**Excerpt provided:**
╔══
Six dedicated educators in CISD will attend the National Association for Gifted Children’s “Gateway to Gifted” annual conference in St. Louis from November 5th through 8th.  Susan Creighton (CHS), Jean Guidry (Austin), Todd Kettler (Director of Advanced Academics), Kari Lockwood (Austin), Gina Peddy (CHS), and Stacie Nickols (Lakeside) will attend the conference thanks to grants from CGA.  The grants were made possible by CGA’s successful fundraising through our summer MOSAIC program.  These educators will be sharing their thoughts and experiences at the conference with you on this blog.  

And we are equally thrilled that parents of two Coppell ISD students will also be attending, Bret Brummitt and Amanda O’Neal.  They will be posting comments about their experience as parent participants.  

Stay tuned for insight into their journey through the “Gateway to Gifted” in St. Louis.

8 Comments leave one →
  1. Bret Brummitt permalink
    November 6, 2009 4:28 pm

    The 1st 12 Hours:

    Looking as a Parent, I obviously have my own agenda for big “take-away” ideas. Things I can use to facilitate my own kids and such. Those things come at you easy.

    The other things one is faced with here is a broad question of where are we as a Coppell Community, where would we like to go and if we dare dream to go there what resources will it take and will we be able to articulate what we are looking to do before its done. (I’ll spare you my metaphors of Journey, that way you don’t quit reading)

    Our schools and our association are obviously more progressive and responsive to the gifted learners than many, but the question remains if we are identifying the right problems and if we are looking in the right places for both opportunities and how we measure success. I’m getting the feeling that behavior and social exhibitions may be greater indicators of the buy-in of our students than their grades or performance.

    One real big encouraging “take-away” that isn’t for me the parent, is that the academic presenters are talking about the unintentional affect of clustering and the opportunities and “raising of the ceiling” affect on the non-gifted kids.

  2. November 6, 2009 5:12 pm

    A few pearls of wisdom from “Creating Family Health and Well-Being Through Balance” session with Patricia Gatto-Walden, PhD.

    -Our gifted kids have radar. They know when we are upset and/or stressed. The whole family shifts with the parents. Take care of yourself first so that your children feel safe and calm. They will reflect back whatever you give off.
╚══
**Exercises:**
a) According to the blog post about the gifted education conference, in which city is the "Gateway to Gifted" conference held?
b) Reproduce the blog post about the gifted education conference between "A few pearls" and "you give off.", inclusive, with "radar" replaced by "intuition".
c) Continue the blog post about the gifted education conference from where it stops.

Stored records
╔══
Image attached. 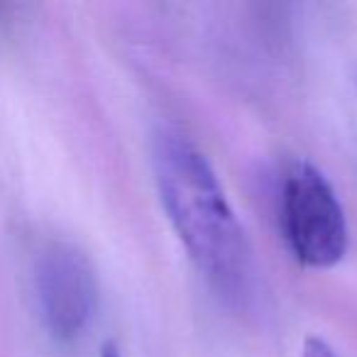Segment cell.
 <instances>
[{
    "label": "cell",
    "mask_w": 357,
    "mask_h": 357,
    "mask_svg": "<svg viewBox=\"0 0 357 357\" xmlns=\"http://www.w3.org/2000/svg\"><path fill=\"white\" fill-rule=\"evenodd\" d=\"M303 357H337V355L326 340H321V337H308V340L303 342Z\"/></svg>",
    "instance_id": "4"
},
{
    "label": "cell",
    "mask_w": 357,
    "mask_h": 357,
    "mask_svg": "<svg viewBox=\"0 0 357 357\" xmlns=\"http://www.w3.org/2000/svg\"><path fill=\"white\" fill-rule=\"evenodd\" d=\"M37 303L42 321L59 340H74L98 308V277L84 250L66 240H47L35 255Z\"/></svg>",
    "instance_id": "3"
},
{
    "label": "cell",
    "mask_w": 357,
    "mask_h": 357,
    "mask_svg": "<svg viewBox=\"0 0 357 357\" xmlns=\"http://www.w3.org/2000/svg\"><path fill=\"white\" fill-rule=\"evenodd\" d=\"M282 230L298 264L331 269L350 245L345 208L318 167L298 159L284 174Z\"/></svg>",
    "instance_id": "2"
},
{
    "label": "cell",
    "mask_w": 357,
    "mask_h": 357,
    "mask_svg": "<svg viewBox=\"0 0 357 357\" xmlns=\"http://www.w3.org/2000/svg\"><path fill=\"white\" fill-rule=\"evenodd\" d=\"M100 357H120V352H118V347H115V345H105L103 355H100Z\"/></svg>",
    "instance_id": "5"
},
{
    "label": "cell",
    "mask_w": 357,
    "mask_h": 357,
    "mask_svg": "<svg viewBox=\"0 0 357 357\" xmlns=\"http://www.w3.org/2000/svg\"><path fill=\"white\" fill-rule=\"evenodd\" d=\"M152 172L169 223L191 262L225 303L248 308L257 296L252 248L208 157L181 130L152 139Z\"/></svg>",
    "instance_id": "1"
}]
</instances>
╚══
**Exercise results:**
a) St. Louis

b)
A few pearls of wisdom from “Creating Family Health and Well-Being Through Balance” session with Patricia Gatto-Walden, PhD.

    -Our gifted kids have intuition. They know when we are upset and/or stressed. The whole family shifts with the parents. Take care of yourself first so that your children feel safe and calm. They will reflect back whatever you give off.

c)
    -Perfectionism isn’t bad as long as it’s motivating the child positively. However, when performance equals worth, it’s a big problem, especially if the child doesn’t perform where they wanted to. We have to teach our children that their self-worth is not defined by performance.

    -Our quirky little kids need social skills to be successful and we have to teach them. Examples include entering a group and making eye contact. Model them for your children. Have friends and family over so your kids get to practice.

    -We all know asynchronous development can be challenging. In order to nuture, we must respond to the child’s emotional age. They may be 15, talk like a 35 year old, but have the emotional age of an 8 year old. Figure out where the child is and nuture them appropriately. Children and adults regress when upset, so at times we may need to respond differently. We’ll typically mature to the appropriate emotional age if nutured.

    And here are a few websites she recommended:
    http://www.hoagiesgifted.org
    http://www.gt-cybersource.org
    http://www.educationaladvancement.org
    http://www.nagc.org
    http://www.sengifted.org

  3. Bret Brummitt permalink
    November 7, 2009 9:23 am

    Most academic researchers/ professors are very hard to understand and relate to when they are sharing the overviews of their years of study and publishing research papers.
    Howard Gardner does not fall into that category–he is a great speaker with a superb sensibility to speaking to a crowd and using humor and history to convey a message that is outside the regular ways of our modern sensibilities to thinking.

    I would recommend finding the podcast or youtube of this session and listening very carefully to his talk on Multiple Intelligences. (and if you are ready to appreciate how easy of a genius he is to listen to, also search for a youtube or podcast of Zizek and try that on as comparison)

  4. Bret Brummitt permalink
    November 7, 2009 10:24 am

    Because we all have some odd-ball geeky moment, I have seen 7 different types of fasteners (screws) holding the cushions on the conference chairs:
    Hex head,
    Pan-head,
    Phillips head,
    Allen head,
    #8torx ,
    rivets
    and the very utlimate 32-point serrated head.

  5. saintaugustinemusic permalink
    November 8, 2009 9:39 am

    The Last Day notes—a summary by scatter-shooting:

    Existential Crisis is almost unavoidable and we need to develop self-worth aside from our abilities (it cushions the crisis)

    The idea of Multiple Intelligences and and the ideas of domains of expertise help deepen our ideas of what we culturally call talents and helps spread the ideas of personal value much broader than what we culturally reward as “smart”

    No matter how much research we do, Maslow’s hierarchy of needs is still the most relevant piece of work when speaking of building the foundations of positive human development.

    Meditation seems to be used by the genius people only during burnout–and those that use it more often seem much more calm and focused.

    Work/ Life/ Sleep cycles are important but in the right combination one cycle provides downtime from the other if they are in counter intensities (physical cycle provides refreshment from mental intensities–and the principles of going deep apply to both)–and then we may be able to do/accomplish more if counter positioned correctly in our lives.

    We need to focus on teaching our kids social skills and social setting skills/strategies to help guide them in a sensitivity that is commonly lagging behind in the asynchronous development.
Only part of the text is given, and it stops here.